Dietary habits and socioeconomic status of the child were added to the model as confounding factors and their results (with and without confounding factors) were compared.


Demographic characteristics of preschool children

Of 92 participants, 49 were girls. Two-thirds of participants were Malay (66%), while all other ethnicities (Chinese, Indian and other) accounted for 34% of the sample. The age distribution of the sample was 4 year olds (38%), 5 year olds (29%) and 6-year-olds (33%). Majority (90%) parents/guardians had tertiary level education. The response rate was 79% with a dropout of 25 participants. The flow chart of the data collection procedure with the details of the participants at every stage of the study is given below.

There were differences between the reported and observed results of toothbrushing behaviour. The amount of toothpaste reportedly used by slightly more than one-third of parents was pea-size (35%) whereas only 28% were observed to do so. Many preschool children reported to brush for 30s–1 min (40%) however only 14% were observed. Mostly, their toothbrushing duration was 1–2 min (51%) on observation. About 74% reported to use fluoridated, toothpaste (F < 1000 ppm) however, only 50% were observed to do so. About 52% of parents/guardians reported guiding their children toothbrushing occasionally but on observation only 11% were verbally and practically involved. Slightly less than half (46%) of parents were observed to be totally uninvolved during the toothbrushing session.
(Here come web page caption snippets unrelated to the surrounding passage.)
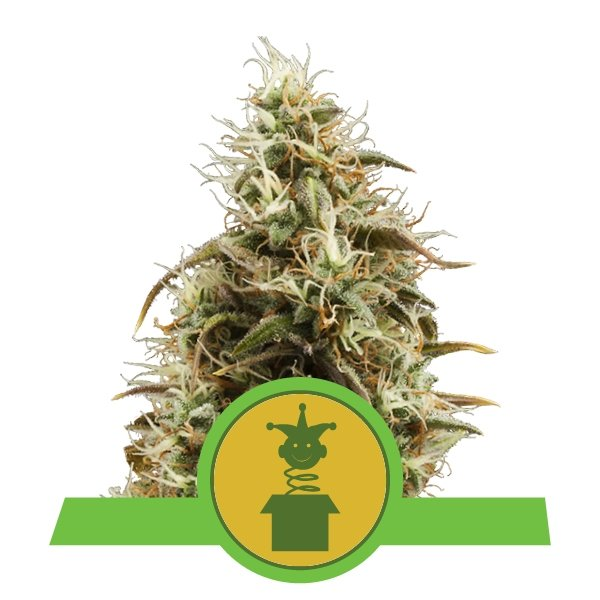Auto Royal Jack Royal Queen Seeds 1ud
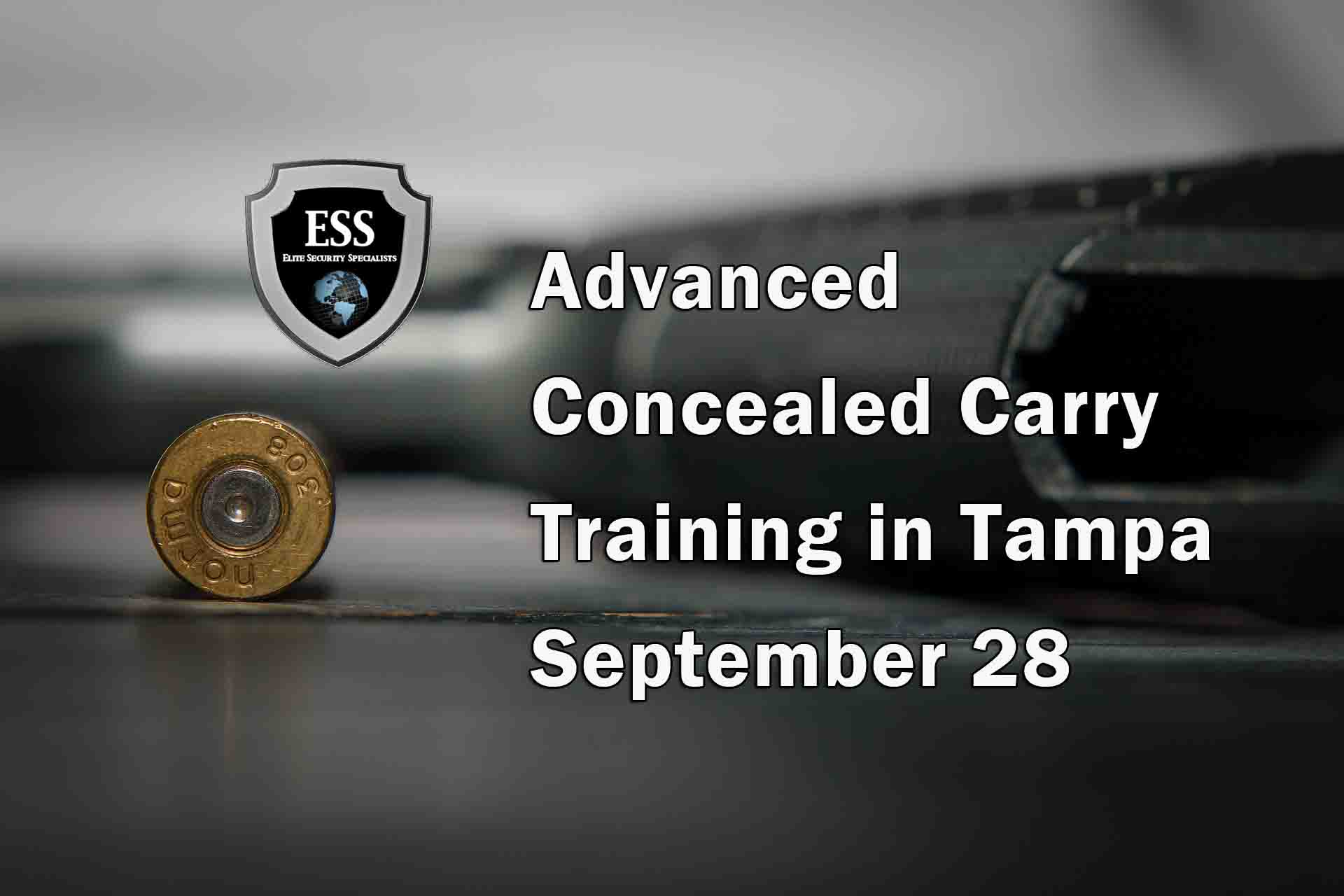 Advanced Concealed Carry Course in Tampa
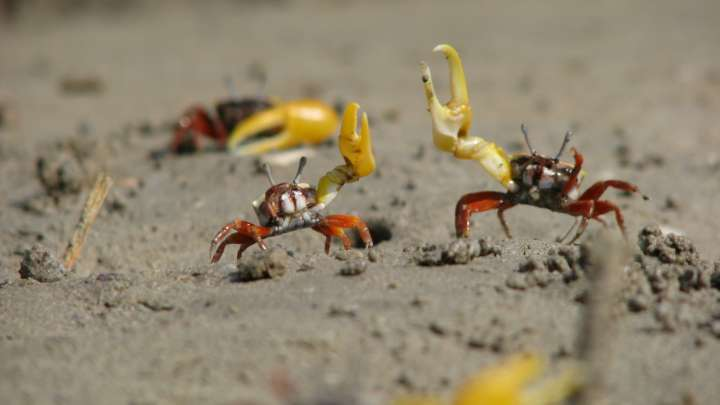 Male Fiddler Crabs Don U0026 39 T Know What Female Fiddler Crabs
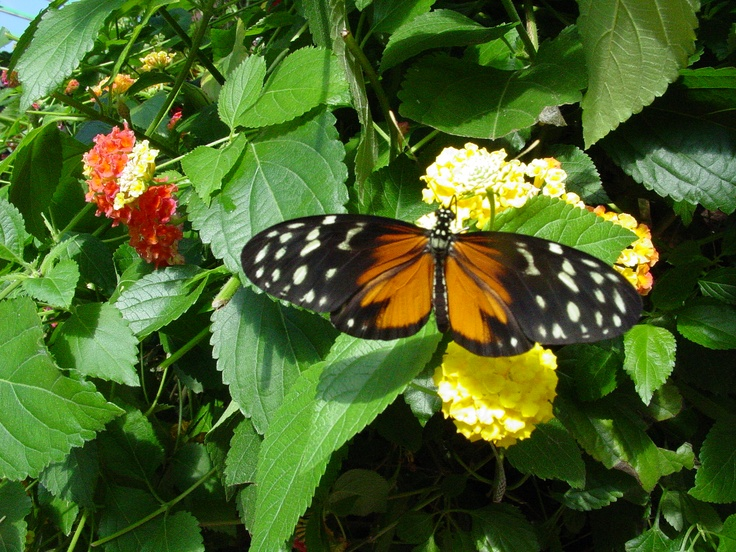 Victoria Butterfly Gardens Victoria Bc Places I Have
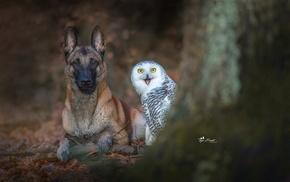 dog, animals, owl, photography, birds, nature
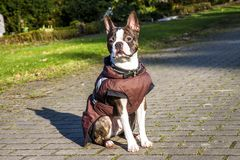 Pug dog with jacket on a cold winter morning Stock Photography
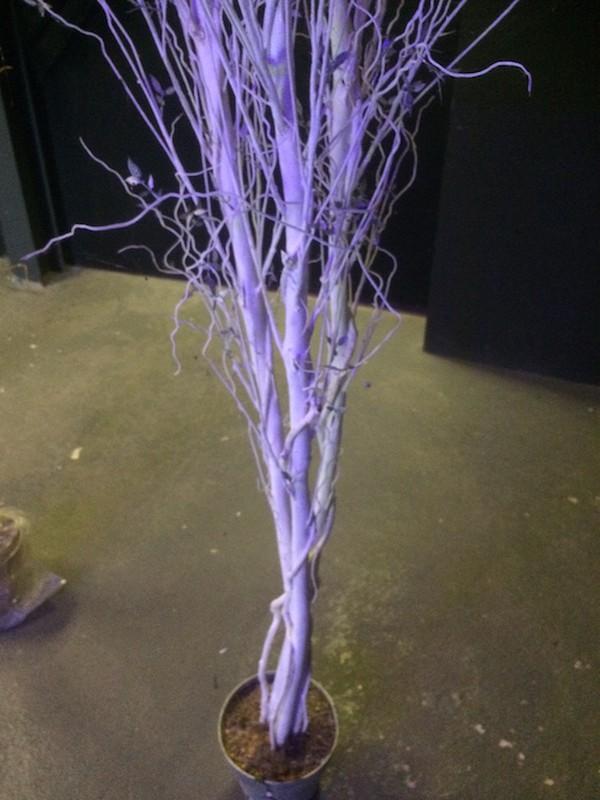 5x Tall Artificial Decorative Trees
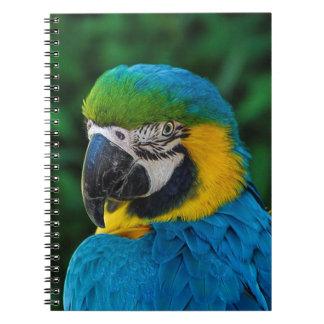 Blue and Yellow Bird Spiral Notebook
Details of reported and observed toothbrushing behaviour are shown in Table 1.

Table 1 Reported and observed toothbrushing behaviour (IV) of preschool children

Table 2 shows the details of oral health status of participants. Although a mean plaque score reduction of 10.9 (2.46) was noted after toothbrushing, the overall score (pre and post brushing plaque scores) remained poor (> 35%). Overall, 30.4% had healthy gums, 50% had mild gingivitis and 19.6% had moderate gingivitis. Only 4.4% tooth surfaces had no caries and mean dental caries (dfs(1–6)) was 18.8 (12.3).

Table 2 Oral health status of preschool children

Partial least square structural equation modelling (PLS-SEM)

Figure 1 shows the multivariate analysis depicting the association between toothbrushing behaviour and oral health status of preschool children using Smart-PLS software.

Fig. 1
figure 1

A path model showing association between IV and DV

Outer model: This model explains the contribution of each factor on its respective latent variable (IV) using outer weight. All IVs (refer to Table 3) had low VIF value (< 3) and thus individually were able to explain the preschool children’s toothbrushing behaviour independently. When comparing different indicators of individual IV, electric toothbrush (1.581) contributed more to the toothbrush type than a manual toothbrush (0.94); distal grip oblique (1.004) contributed more to the toothbrush grip type than others; horizontal technique contributed the most (1.275) to toothbrushing techniques; systematic toothbrushing sequence contributed more than non-systematic toothbrushing sequence. In terms of toothpaste, fluoridated toothpaste (F > 1000 ppm) and smear sized amount contributed more than other types. Brushing more than twice a day for more than 2 min was better than other options, while minimum post-brushing mouth rinsing contributed more than multiple mouth rinsing. Parental guidance in terms of verbal and hands-on participation was much better than other options.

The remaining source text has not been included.